----- Available data

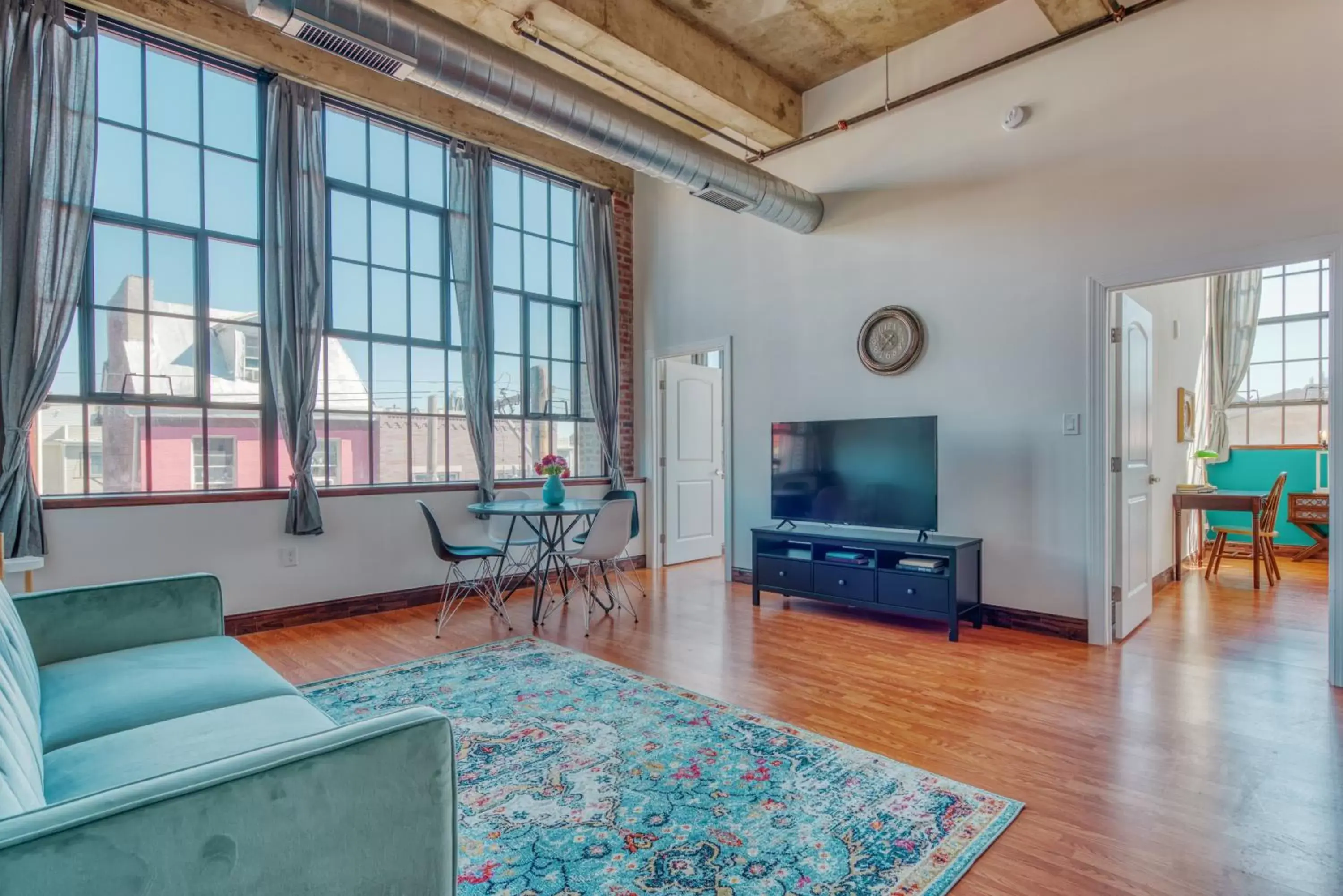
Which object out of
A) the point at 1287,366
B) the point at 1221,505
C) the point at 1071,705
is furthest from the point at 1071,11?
the point at 1287,366

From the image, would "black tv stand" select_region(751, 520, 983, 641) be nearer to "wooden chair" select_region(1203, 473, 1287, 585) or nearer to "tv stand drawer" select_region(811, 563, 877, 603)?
"tv stand drawer" select_region(811, 563, 877, 603)

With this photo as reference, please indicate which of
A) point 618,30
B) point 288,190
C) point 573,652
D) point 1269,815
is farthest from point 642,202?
point 1269,815

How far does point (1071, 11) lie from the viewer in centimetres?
370

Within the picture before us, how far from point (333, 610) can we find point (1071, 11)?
18.5 feet

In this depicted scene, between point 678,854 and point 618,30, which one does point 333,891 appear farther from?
point 618,30

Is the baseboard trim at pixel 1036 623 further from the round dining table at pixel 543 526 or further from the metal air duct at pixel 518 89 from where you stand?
the metal air duct at pixel 518 89

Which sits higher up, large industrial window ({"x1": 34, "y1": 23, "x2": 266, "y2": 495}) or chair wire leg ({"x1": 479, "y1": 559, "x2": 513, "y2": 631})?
large industrial window ({"x1": 34, "y1": 23, "x2": 266, "y2": 495})

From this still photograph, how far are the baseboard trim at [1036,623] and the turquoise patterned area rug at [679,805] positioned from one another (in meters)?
2.20

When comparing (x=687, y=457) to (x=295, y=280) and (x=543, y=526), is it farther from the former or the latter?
(x=295, y=280)

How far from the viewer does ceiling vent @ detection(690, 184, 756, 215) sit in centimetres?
450

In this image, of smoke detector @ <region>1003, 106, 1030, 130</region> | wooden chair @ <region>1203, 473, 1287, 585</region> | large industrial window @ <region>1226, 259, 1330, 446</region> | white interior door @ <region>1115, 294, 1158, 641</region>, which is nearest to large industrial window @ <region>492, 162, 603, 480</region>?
smoke detector @ <region>1003, 106, 1030, 130</region>

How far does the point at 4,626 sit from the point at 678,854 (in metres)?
1.77

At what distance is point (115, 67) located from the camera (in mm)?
4020

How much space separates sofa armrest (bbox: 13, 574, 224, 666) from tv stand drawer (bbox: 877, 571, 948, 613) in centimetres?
348
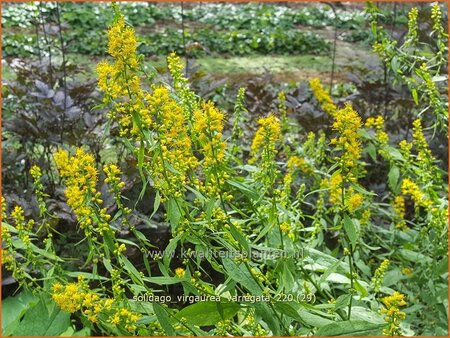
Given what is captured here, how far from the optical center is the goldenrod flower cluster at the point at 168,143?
192 centimetres

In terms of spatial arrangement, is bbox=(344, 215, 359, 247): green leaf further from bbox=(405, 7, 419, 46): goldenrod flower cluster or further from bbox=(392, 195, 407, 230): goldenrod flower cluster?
bbox=(405, 7, 419, 46): goldenrod flower cluster

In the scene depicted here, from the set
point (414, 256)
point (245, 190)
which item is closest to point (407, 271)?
point (414, 256)

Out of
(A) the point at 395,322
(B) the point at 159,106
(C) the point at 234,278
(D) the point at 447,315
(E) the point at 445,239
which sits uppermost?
(B) the point at 159,106

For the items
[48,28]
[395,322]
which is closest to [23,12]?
[48,28]

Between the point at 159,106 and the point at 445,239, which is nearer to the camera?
the point at 159,106

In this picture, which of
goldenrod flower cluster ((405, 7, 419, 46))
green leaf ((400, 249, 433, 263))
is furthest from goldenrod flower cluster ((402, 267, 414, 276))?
goldenrod flower cluster ((405, 7, 419, 46))

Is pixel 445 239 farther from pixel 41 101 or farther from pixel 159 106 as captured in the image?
pixel 41 101

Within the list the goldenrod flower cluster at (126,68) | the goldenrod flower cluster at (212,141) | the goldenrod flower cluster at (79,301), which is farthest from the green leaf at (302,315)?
the goldenrod flower cluster at (126,68)

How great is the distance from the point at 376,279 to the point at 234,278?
840mm

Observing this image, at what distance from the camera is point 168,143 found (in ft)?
6.69

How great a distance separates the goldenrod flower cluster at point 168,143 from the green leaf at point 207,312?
1.04 feet

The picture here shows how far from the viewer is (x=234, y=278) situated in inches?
75.5

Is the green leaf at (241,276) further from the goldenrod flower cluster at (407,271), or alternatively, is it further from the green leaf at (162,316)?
the goldenrod flower cluster at (407,271)

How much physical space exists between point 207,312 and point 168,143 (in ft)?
1.64
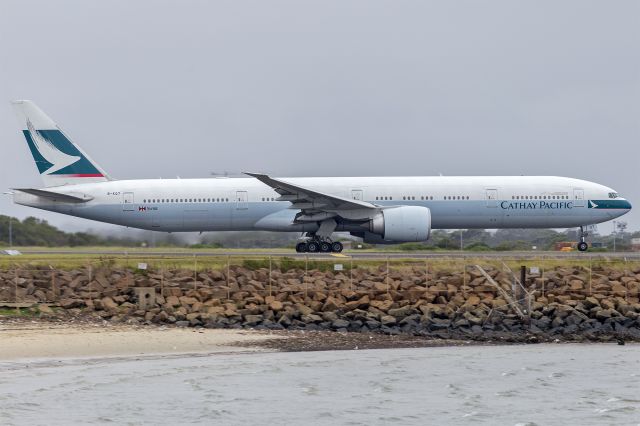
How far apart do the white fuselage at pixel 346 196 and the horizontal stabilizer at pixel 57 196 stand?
25cm

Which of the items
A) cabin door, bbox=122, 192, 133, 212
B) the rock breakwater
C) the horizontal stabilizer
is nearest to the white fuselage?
cabin door, bbox=122, 192, 133, 212

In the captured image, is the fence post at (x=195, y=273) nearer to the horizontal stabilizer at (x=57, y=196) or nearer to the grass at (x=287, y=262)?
the grass at (x=287, y=262)

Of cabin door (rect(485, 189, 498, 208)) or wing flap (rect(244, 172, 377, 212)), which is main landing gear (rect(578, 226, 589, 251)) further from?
wing flap (rect(244, 172, 377, 212))

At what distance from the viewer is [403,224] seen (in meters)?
42.8

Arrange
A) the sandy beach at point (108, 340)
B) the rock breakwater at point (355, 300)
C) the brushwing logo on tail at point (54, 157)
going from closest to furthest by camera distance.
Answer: the sandy beach at point (108, 340) < the rock breakwater at point (355, 300) < the brushwing logo on tail at point (54, 157)

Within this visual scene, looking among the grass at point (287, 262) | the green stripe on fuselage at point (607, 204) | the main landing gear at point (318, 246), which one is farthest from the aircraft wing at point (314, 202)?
the green stripe on fuselage at point (607, 204)

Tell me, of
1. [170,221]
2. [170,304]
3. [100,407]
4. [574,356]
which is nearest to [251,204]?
[170,221]

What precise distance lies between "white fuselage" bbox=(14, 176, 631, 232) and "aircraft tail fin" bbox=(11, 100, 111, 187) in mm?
1279

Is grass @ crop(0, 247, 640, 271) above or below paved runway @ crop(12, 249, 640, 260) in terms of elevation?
below

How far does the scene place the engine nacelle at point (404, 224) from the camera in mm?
42812

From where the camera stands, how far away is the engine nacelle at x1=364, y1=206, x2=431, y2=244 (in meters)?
42.8

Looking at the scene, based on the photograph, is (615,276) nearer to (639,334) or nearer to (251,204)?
(639,334)

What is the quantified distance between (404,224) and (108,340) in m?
17.0

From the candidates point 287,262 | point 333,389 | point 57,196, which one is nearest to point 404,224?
point 287,262
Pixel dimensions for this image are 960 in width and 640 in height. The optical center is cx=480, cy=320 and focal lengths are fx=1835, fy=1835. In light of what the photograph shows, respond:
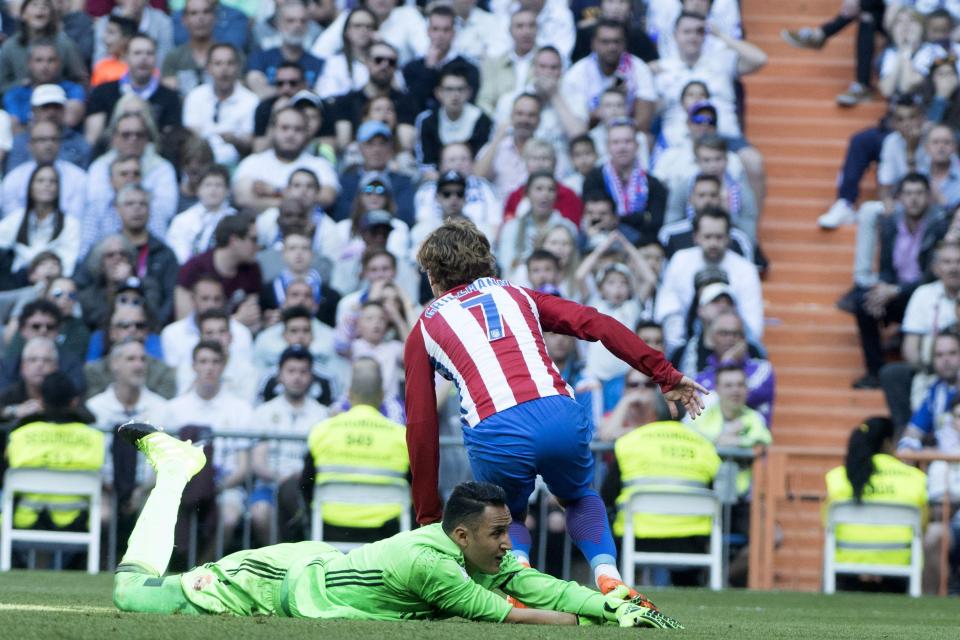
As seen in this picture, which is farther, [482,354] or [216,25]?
[216,25]

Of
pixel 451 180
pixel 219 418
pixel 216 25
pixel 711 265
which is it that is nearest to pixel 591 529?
pixel 219 418

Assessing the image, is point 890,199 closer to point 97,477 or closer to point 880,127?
point 880,127

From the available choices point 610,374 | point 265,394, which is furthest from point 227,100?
point 610,374

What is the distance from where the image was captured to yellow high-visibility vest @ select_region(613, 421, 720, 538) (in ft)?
39.2

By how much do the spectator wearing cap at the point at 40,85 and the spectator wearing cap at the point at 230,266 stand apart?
7.59 ft

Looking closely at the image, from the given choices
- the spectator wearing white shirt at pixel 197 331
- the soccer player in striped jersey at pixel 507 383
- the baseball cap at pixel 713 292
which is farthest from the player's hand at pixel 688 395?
the spectator wearing white shirt at pixel 197 331

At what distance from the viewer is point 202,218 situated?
48.3 ft

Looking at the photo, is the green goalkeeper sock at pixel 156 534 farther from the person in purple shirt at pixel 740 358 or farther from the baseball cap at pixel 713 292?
the baseball cap at pixel 713 292

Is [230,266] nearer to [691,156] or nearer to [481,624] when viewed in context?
[691,156]

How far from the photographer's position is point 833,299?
1543 cm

----------

■ **Stated task**
Can you give the listing above again, changing every "farthest" to "most distant" and leaving everything else as it is? Leave the pictures out of your answer.

■ **Problem solution**
Which object out of
A) the point at 1287,366
B) the point at 1221,505
C) the point at 1071,705
is furthest from the point at 1071,11?
the point at 1287,366

From the image, would "black tv stand" select_region(751, 520, 983, 641) be nearer to "wooden chair" select_region(1203, 473, 1287, 585) or nearer to "tv stand drawer" select_region(811, 563, 877, 603)?
"tv stand drawer" select_region(811, 563, 877, 603)

With this photo as reference, please indicate which of
A) point 618,30
B) point 288,190
C) point 573,652
D) point 1269,815
is most distant from point 642,202?
point 1269,815

How far does point (1071, 11) lie from the viewer in centimetres?
370

Within the picture before us, how far from point (333, 610) can we find point (1071, 11)?
18.5 feet

In this depicted scene, between point 678,854 and point 618,30, which one does point 333,891 appear farther from?
point 618,30

Is the baseboard trim at pixel 1036 623 further from the round dining table at pixel 543 526 or further from the metal air duct at pixel 518 89 from where you stand?
the metal air duct at pixel 518 89

Which sits higher up, large industrial window ({"x1": 34, "y1": 23, "x2": 266, "y2": 495}) or chair wire leg ({"x1": 479, "y1": 559, "x2": 513, "y2": 631})?
large industrial window ({"x1": 34, "y1": 23, "x2": 266, "y2": 495})

From this still photograph, how far are the baseboard trim at [1036,623] and the turquoise patterned area rug at [679,805] positioned from one another (in meters)?
2.20

When comparing (x=687, y=457) to (x=295, y=280) and (x=543, y=526), is it farther from the former or the latter?
(x=295, y=280)

How far from the viewer does ceiling vent @ detection(690, 184, 756, 215) sit in centimetres?
450

In this image, of smoke detector @ <region>1003, 106, 1030, 130</region> | wooden chair @ <region>1203, 473, 1287, 585</region> | large industrial window @ <region>1226, 259, 1330, 446</region> | white interior door @ <region>1115, 294, 1158, 641</region>, which is nearest to large industrial window @ <region>492, 162, 603, 480</region>?
smoke detector @ <region>1003, 106, 1030, 130</region>

How far does the point at 4,626 sit from the point at 678,854 (in metres)?
1.77

At what distance is point (115, 67) located from the camera (in mm)?
4020

How much space separates sofa armrest (bbox: 13, 574, 224, 666) from tv stand drawer (bbox: 877, 571, 948, 613) in centimetres?
348
Given what is captured here, how far from the optical center is the goldenrod flower cluster at the point at 168,143?
192 centimetres

In terms of spatial arrangement, is bbox=(344, 215, 359, 247): green leaf further from bbox=(405, 7, 419, 46): goldenrod flower cluster or further from bbox=(392, 195, 407, 230): goldenrod flower cluster?
bbox=(405, 7, 419, 46): goldenrod flower cluster

In the scene depicted here, from the set
point (414, 256)
point (245, 190)
which item is closest to point (407, 271)?
point (414, 256)

Out of
(A) the point at 395,322
(B) the point at 159,106
(C) the point at 234,278
(D) the point at 447,315
(E) the point at 445,239
which sits uppermost?
(B) the point at 159,106

For the items
[48,28]
[395,322]
which is closest to [23,12]?
[48,28]

Between the point at 159,106 and the point at 445,239, which is nearer to the camera?
the point at 159,106

In this picture, which of
goldenrod flower cluster ((405, 7, 419, 46))
green leaf ((400, 249, 433, 263))
is furthest from goldenrod flower cluster ((402, 267, 414, 276))?
goldenrod flower cluster ((405, 7, 419, 46))

Is pixel 445 239 farther from pixel 41 101 or farther from pixel 159 106 as captured in the image?
pixel 41 101

Within the list the goldenrod flower cluster at (126,68) | the goldenrod flower cluster at (212,141) | the goldenrod flower cluster at (79,301), which is most distant from the green leaf at (302,315)?
the goldenrod flower cluster at (126,68)

How great is the distance from the point at 376,279 to the point at 234,278?
840mm

Observing this image, at what distance from the camera is point 168,143 found (in ft)?
6.69

How great a distance separates the goldenrod flower cluster at point 168,143 from the green leaf at point 207,312?
1.04 feet

The picture here shows how far from the viewer is (x=234, y=278) situated in inches?
75.5

Is the green leaf at (241,276) further from the goldenrod flower cluster at (407,271), or alternatively, is it further from the green leaf at (162,316)?
the goldenrod flower cluster at (407,271)

How much physical space exists between point 207,312 and point 168,143 (in ft)?
1.64
How far apart do the white fuselage at pixel 346 196 and the horizontal stabilizer at pixel 57 196 stand?
25cm

Which of the items
A) cabin door, bbox=122, 192, 133, 212
B) the rock breakwater
C) the horizontal stabilizer
is nearest to the white fuselage?
cabin door, bbox=122, 192, 133, 212

In the captured image, is the fence post at (x=195, y=273) nearer to the horizontal stabilizer at (x=57, y=196) or nearer to the grass at (x=287, y=262)?
the grass at (x=287, y=262)

Of cabin door (rect(485, 189, 498, 208)) or wing flap (rect(244, 172, 377, 212)), which is main landing gear (rect(578, 226, 589, 251)) further from?
wing flap (rect(244, 172, 377, 212))

At what distance from the viewer is [403,224] seen (in meters)?
42.8

Arrange
A) the sandy beach at point (108, 340)
B) the rock breakwater at point (355, 300)
C) the brushwing logo on tail at point (54, 157)
going from closest to furthest by camera distance.
Answer: the sandy beach at point (108, 340) < the rock breakwater at point (355, 300) < the brushwing logo on tail at point (54, 157)

Within this visual scene, looking among the grass at point (287, 262) | the green stripe on fuselage at point (607, 204) | the main landing gear at point (318, 246), which one is most distant from the aircraft wing at point (314, 202)?
the green stripe on fuselage at point (607, 204)

Tell me, of
1. [170,221]
2. [170,304]
3. [100,407]
4. [574,356]
which is nearest to [251,204]?
[170,221]

What precise distance lies between "white fuselage" bbox=(14, 176, 631, 232) and "aircraft tail fin" bbox=(11, 100, 111, 187) in mm?
1279

Is grass @ crop(0, 247, 640, 271) above or below paved runway @ crop(12, 249, 640, 260) in terms of elevation?
below

How far does the scene place the engine nacelle at point (404, 224) from the camera in mm?
42812

From where the camera stands, how far away is the engine nacelle at x1=364, y1=206, x2=431, y2=244 (in meters)?
42.8

Looking at the scene, based on the photograph, is (615,276) nearer to (639,334) or nearer to (251,204)?
(639,334)

What is the quantified distance between (404,224) and (108,340) in m?
17.0

From the candidates point 287,262 | point 333,389 | point 57,196, which one is nearest to point 404,224?
point 287,262
Pixel dimensions for this image are 960 in width and 640 in height. The optical center is cx=480, cy=320 and focal lengths are fx=1835, fy=1835. In light of what the photograph shows, respond:
As seen in this picture, which is farther, [482,354] or [216,25]?
[216,25]

Of
pixel 451 180
pixel 219 418
pixel 216 25
pixel 711 265
which is it that is nearest to pixel 591 529?
pixel 219 418

Assessing the image, is point 890,199 closer to point 97,477 or closer to point 880,127?
point 880,127

From the available choices point 610,374 | point 265,394, which is furthest from point 227,100?
point 610,374

What is the distance from where the image was captured to yellow high-visibility vest @ select_region(613, 421, 720, 538) (in ft)?
39.2

By how much do the spectator wearing cap at the point at 40,85 and the spectator wearing cap at the point at 230,266 stand apart?
7.59 ft

Looking closely at the image, from the given choices
- the spectator wearing white shirt at pixel 197 331
- the soccer player in striped jersey at pixel 507 383
- the baseball cap at pixel 713 292
which is most distant from the player's hand at pixel 688 395?
the spectator wearing white shirt at pixel 197 331

At what distance from the viewer is point 202,218 situated?
48.3 ft

Looking at the photo, is the green goalkeeper sock at pixel 156 534 farther from the person in purple shirt at pixel 740 358 or farther from the baseball cap at pixel 713 292?
the baseball cap at pixel 713 292

Is [230,266] nearer to [691,156] or nearer to [481,624] when viewed in context?
[691,156]

How far from the photographer's position is point 833,299?
1543 cm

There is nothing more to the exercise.